- **Short exercise**: Extract and repeat the entries from the line with "Of the listed items" up to and including the line with "421 millimetres", copying each line exactly. Leave out everything before and after that range.

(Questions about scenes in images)

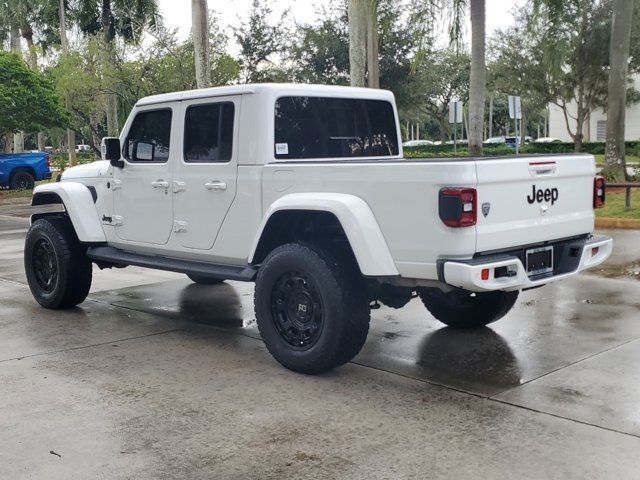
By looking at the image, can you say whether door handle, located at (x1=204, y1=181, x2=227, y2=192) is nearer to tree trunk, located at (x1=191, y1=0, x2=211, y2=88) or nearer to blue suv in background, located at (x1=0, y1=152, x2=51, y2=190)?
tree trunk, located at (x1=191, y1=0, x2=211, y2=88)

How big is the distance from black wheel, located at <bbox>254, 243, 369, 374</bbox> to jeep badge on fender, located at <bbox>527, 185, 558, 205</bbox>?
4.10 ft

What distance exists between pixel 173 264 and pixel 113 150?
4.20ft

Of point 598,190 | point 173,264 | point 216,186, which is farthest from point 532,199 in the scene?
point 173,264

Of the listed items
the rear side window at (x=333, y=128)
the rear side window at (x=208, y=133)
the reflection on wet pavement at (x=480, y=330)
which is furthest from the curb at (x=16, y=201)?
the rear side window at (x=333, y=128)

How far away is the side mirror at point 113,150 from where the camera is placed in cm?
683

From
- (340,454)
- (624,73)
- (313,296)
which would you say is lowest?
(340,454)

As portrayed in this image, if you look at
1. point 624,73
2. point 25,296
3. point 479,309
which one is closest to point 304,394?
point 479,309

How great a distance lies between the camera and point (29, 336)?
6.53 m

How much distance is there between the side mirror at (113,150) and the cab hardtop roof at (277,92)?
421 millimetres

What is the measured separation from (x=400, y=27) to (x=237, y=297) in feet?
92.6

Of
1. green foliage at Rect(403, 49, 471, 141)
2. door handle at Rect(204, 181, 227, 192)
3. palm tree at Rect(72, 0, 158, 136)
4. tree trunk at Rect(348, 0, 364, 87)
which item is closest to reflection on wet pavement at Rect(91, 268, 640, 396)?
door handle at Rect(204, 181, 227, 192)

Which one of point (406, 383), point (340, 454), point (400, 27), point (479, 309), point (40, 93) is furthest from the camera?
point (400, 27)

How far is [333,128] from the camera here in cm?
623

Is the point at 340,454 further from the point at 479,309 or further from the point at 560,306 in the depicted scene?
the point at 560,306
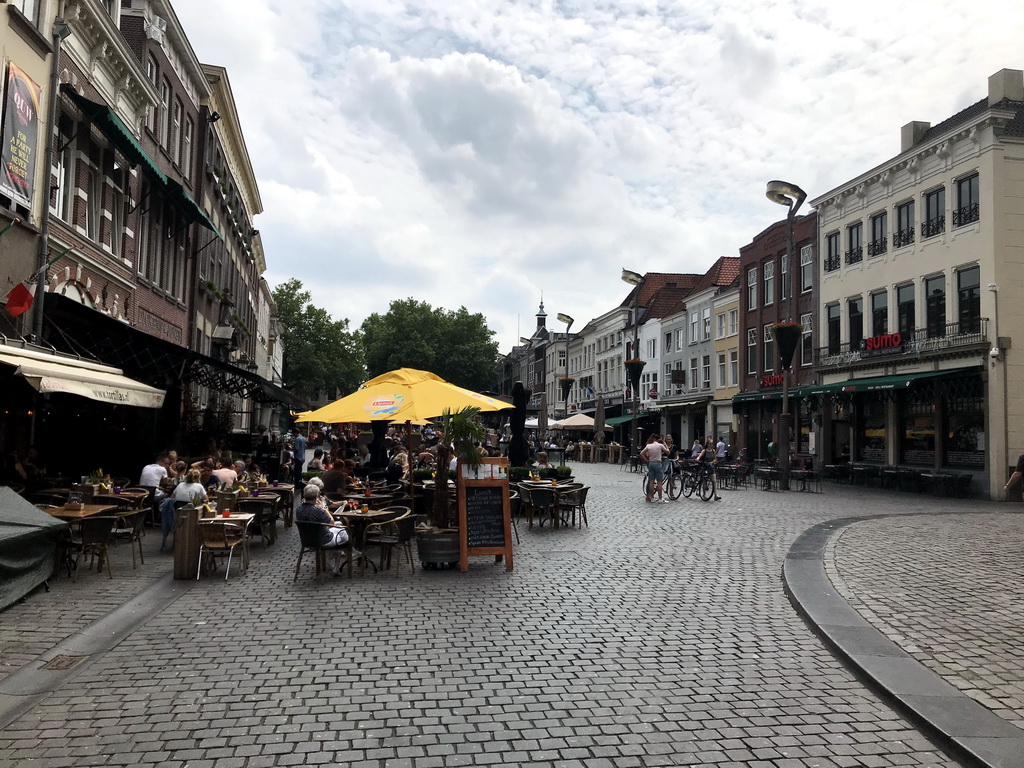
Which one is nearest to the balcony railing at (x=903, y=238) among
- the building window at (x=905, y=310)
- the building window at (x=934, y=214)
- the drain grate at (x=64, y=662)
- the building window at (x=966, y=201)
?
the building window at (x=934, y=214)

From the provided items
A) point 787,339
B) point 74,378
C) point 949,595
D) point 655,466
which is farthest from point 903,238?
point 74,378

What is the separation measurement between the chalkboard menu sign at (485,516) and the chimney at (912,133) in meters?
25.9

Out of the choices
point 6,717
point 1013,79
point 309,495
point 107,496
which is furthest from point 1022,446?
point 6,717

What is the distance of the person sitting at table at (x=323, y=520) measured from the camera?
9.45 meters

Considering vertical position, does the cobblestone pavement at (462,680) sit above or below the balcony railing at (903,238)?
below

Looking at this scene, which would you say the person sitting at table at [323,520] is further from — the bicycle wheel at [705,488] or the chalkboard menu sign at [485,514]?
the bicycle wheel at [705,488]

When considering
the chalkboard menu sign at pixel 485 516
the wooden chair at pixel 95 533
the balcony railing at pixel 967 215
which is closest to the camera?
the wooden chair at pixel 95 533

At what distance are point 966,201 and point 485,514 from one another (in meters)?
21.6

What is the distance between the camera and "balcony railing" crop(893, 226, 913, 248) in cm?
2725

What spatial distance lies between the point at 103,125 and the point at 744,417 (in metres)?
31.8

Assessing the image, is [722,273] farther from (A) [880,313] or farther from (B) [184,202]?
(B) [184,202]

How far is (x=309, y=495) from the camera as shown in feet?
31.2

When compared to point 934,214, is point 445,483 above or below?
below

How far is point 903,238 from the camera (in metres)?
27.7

- **Answer below**:
Of the listed items
the rear side window at (x=333, y=128)
the rear side window at (x=208, y=133)
the reflection on wet pavement at (x=480, y=330)
which is furthest from the curb at (x=16, y=201)?
the rear side window at (x=333, y=128)

How far away is the side mirror at point 113,150 from where the camera is placed in cm?
683

From
- (340,454)
- (624,73)
- (313,296)
which would you say is lowest?
(340,454)

As portrayed in this image, if you look at
1. point 624,73
2. point 25,296
3. point 479,309
which one is closest to point 304,394?
point 479,309

How great a distance lies between the camera and point (29, 336)?
6.53 m

How much distance is there between the side mirror at (113,150) and the cab hardtop roof at (277,92)?
421 millimetres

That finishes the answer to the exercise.